2. The biomaterial associated with the recombinant antigen of claim 1, wherein the biomaterial is any one of:

(a) a nucleic acid molecule encoding the recombinant antigen of claim 1;

(b) an expression cassette comprising the nucleic acid molecule of (a);

(c) a recombinant vector comprising the nucleic acid molecule of (a) or the expression cassette of (b);

(d) a recombinant prokaryotic cell comprising the nucleic acid molecule of (a), the expression cassette of (b), or the recombinant vector of (c);

(e) a recombinant eukaryotic cell comprising the nucleic acid molecule of (a), the expression cassette of (b), or the recombinant vector of (c).

3. Use of the recombinant antigen of claim 1 or the biological material of claim 2 for the preparation of a SARS-CoV-2 antibody detection product.

4. Use according to claim 3, wherein the SARS-CoV-2 antibody is an IgM or IgG.

5. The use according to claim 3, wherein the method for detecting SARS-CoV-2 antibody comprises a colloidal gold capture method, a colloidal gold indirect method, a colloidal gold double antigen sandwich method or an ELISA.

6. Use according to claim 3, wherein the product comprises a dipstick or a kit.

7. A test paper for detecting SARS-CoV-2 antibody by colloidal gold capture method is characterized in that it comprises a bottom plate, a sample pad, a combination pad, a coating film and an absorption pad, wherein the sample pad, the combination pad, the coating film and the absorption pad are fixed on the bottom plate in sequence along the flowing direction of the liquid sample to be detected; the binding pad is loaded with gold-labeled protein, wherein the gold-labeled protein comprises nCOVAg 01; the envelope film is provided with a detection area and a quality control area, the detection area is loaded with a mouse anti-human IgM/IgG antibody, and the quality control area is loaded with a goat anti-rabbit polyclonal antibody; nCOVAg01 is a protein composed of the amino acid sequence shown in SEQ ID NO. 9.

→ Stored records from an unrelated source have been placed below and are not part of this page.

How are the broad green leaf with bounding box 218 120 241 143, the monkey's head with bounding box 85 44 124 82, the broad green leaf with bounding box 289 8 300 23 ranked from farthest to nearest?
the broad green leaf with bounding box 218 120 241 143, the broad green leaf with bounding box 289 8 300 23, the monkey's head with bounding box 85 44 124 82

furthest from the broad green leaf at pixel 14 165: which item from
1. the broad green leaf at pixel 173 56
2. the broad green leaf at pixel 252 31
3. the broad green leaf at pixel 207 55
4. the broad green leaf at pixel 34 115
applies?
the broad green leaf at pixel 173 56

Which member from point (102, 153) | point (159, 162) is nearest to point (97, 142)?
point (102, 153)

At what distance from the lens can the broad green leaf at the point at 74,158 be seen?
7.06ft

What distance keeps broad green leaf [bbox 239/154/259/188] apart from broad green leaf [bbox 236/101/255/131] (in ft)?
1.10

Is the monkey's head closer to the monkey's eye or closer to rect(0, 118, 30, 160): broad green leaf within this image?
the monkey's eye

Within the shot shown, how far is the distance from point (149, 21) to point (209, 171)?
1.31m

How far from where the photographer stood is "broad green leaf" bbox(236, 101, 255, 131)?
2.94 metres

8. The test paper for detecting SARS-CoV-2 antibody by colloidal gold indirect method is characterized by comprising a base plate, a sample pad, a combination pad, a coating film and an absorption pad, wherein the sample pad, the combination pad, the coating film and the absorption pad are fixed on the base plate in turn along the flowing direction of a liquid sample to be detected; the binding pad is loaded with gold-labeled protein, and the gold-labeled protein comprises a mouse anti-human IgG monoclonal antibody or a mouse anti-human IgM antibody; the envelope film is provided with a detection area and a quality control area, the detection area is loaded with nCOVAg02, and the quality control area is loaded with goat anti-rabbit polyclonal antibody; nCOVAg02 is a protein composed of the amino acid sequence shown in SEQ ID NO. 10.

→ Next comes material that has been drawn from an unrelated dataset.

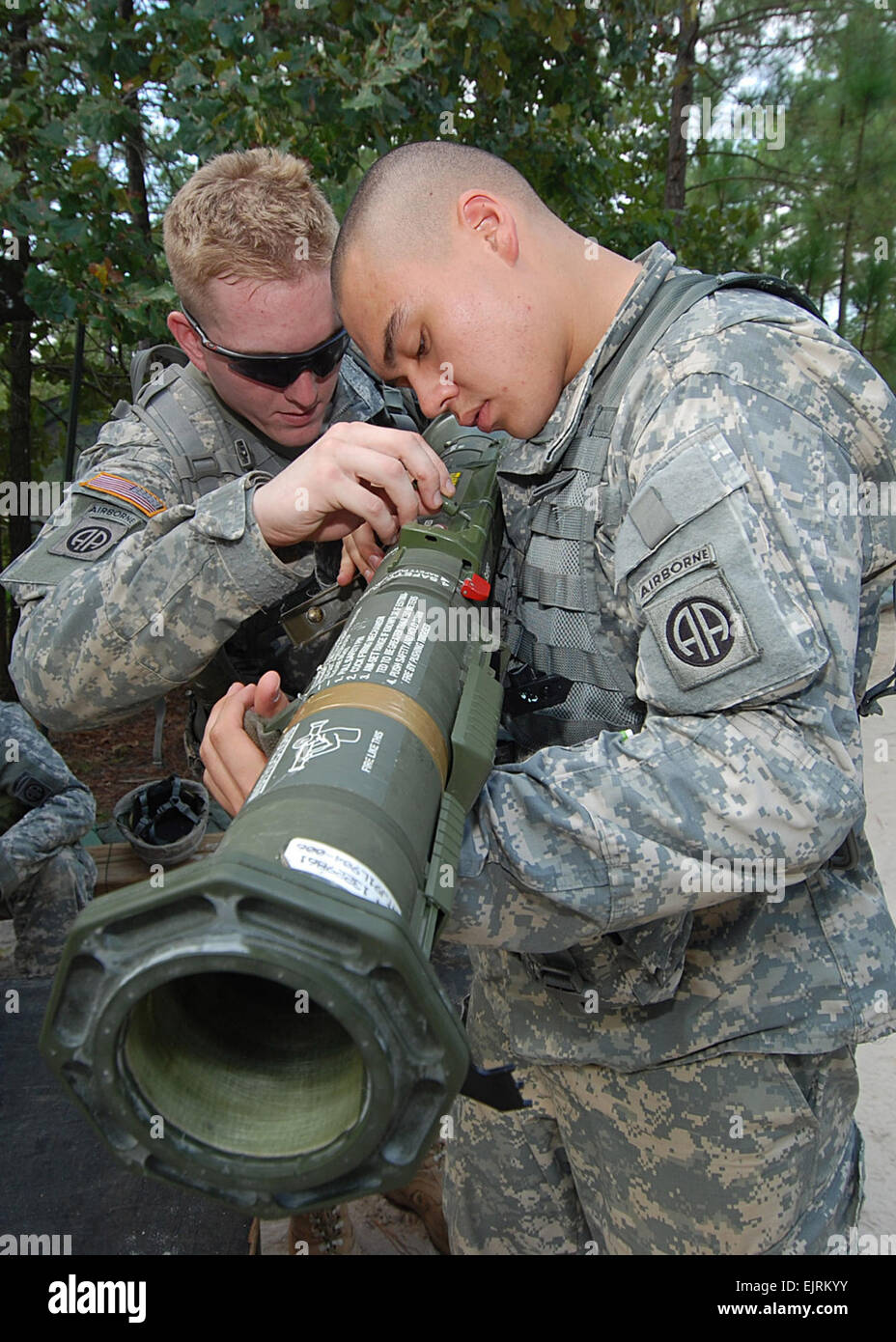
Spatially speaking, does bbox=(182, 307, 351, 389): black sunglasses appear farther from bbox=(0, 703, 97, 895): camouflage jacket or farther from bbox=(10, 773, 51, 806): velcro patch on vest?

9. A test paper for detecting SARS-CoV-2 antibody by colloidal gold double-antigen sandwich method is characterized in that it comprises a bottom plate, a sample pad, a combination pad, a coating film and an absorption pad, wherein the sample pad, the combination pad, the coating film and the absorption pad are fixed on the bottom plate in sequence along the flowing direction of the liquid sample to be detected; the binding pad is loaded with gold-labeled protein, wherein the gold-labeled protein comprises nCOVAg 01; the envelope film is provided with a detection area and a quality control area, the detection area is loaded with nCOVAg02, and the quality control area is loaded with goat anti-rabbit polyclonal antibody; nCOVAg01 is a protein consisting of the amino acid sequence shown in SEQ ID NO.9, and nCOVAg02 is a protein consisting of the amino acid sequence shown in SEQ ID NO. 10.

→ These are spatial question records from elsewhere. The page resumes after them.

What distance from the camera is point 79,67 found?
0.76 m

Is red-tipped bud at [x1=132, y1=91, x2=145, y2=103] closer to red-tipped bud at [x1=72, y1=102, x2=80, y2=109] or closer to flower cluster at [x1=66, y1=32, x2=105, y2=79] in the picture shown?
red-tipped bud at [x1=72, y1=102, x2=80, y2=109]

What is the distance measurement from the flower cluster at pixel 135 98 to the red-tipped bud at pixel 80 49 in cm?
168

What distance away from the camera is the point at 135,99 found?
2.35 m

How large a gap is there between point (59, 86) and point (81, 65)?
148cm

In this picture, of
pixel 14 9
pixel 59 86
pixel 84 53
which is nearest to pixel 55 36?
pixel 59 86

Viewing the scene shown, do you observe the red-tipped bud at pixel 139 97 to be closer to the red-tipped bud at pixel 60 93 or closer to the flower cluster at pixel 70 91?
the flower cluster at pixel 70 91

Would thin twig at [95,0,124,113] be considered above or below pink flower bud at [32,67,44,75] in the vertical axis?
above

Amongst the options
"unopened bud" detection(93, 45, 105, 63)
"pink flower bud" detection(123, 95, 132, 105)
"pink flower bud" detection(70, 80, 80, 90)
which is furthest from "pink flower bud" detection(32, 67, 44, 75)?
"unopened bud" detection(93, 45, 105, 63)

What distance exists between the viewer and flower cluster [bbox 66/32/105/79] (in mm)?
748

10. The test strip according to any one of claims 7 to 9, wherein the sample pad of the test strip is impregnated with a solution containing 0.5 to 1.5v/v% Tween20 and 0.4 to 0.6w/v% PVA, and loaded with anti-RBC antibodies.

11. The test strip of claim 10, wherein the fluid sample to be tested comprises whole blood, serum, or plasma.

12. The method of preparing a test strip according to claim 9, wherein the sample pad, the conjugate pad, the envelope and the absorbent pad are fixed to the base plate in this order along the direction of flow of the liquid sample to be tested; the binding pad is loaded with gold-labeled protein, wherein the gold-labeled protein comprises nCOVAg 01; the envelope film is provided with a detection area and a quality control area, wherein the detection area is loaded with nCOVAg02, and the quality control area is loaded with goat anti-rabbit polyclonal antibody.

13. The method of claim 12, wherein the method of preparing the gold-labeled binding pad protein comprises: uniformly mixing the colloidal gold solution and the mouse anti-tag antibody for reaction to obtain a mouse anti-tag antibody-colloidal gold cross-linked complex, and uniformly mixing the complex with nCOVAg01 for reaction to obtain a labeled antigen 1; uniformly mixing the colloidal gold solution and the rabbit IgG for reaction to obtain a labeled antibody 2; and mixing the labeled antigen 1 and the labeled antibody 2 according to the molar ratio of 2-4:7 to obtain a gold-labeled cross-linked complex.

14. The method according to claim 13, wherein the colloidal gold has a particle size of 20 to 30 nm.

15. The method of claim 12, wherein the conjugate pad has 0.6-1.5 μ g of the gold-labeled protein per square centimeter of the conjugate pad.

16. The method of claim 12, wherein the coating film comprises 1.5-2.0 μ g nCOVAg02 per cm of the detection area.

17. The method of claim 12, wherein the coating membrane is loaded with 1.3-2.0 μ g goat anti-rabbit polyclonal antibody per cm of the quality control region.

18. The method of claim 12, wherein the sample pad is loaded with 1.0-2.0 μ g of anti-RBC antibody per square centimeter.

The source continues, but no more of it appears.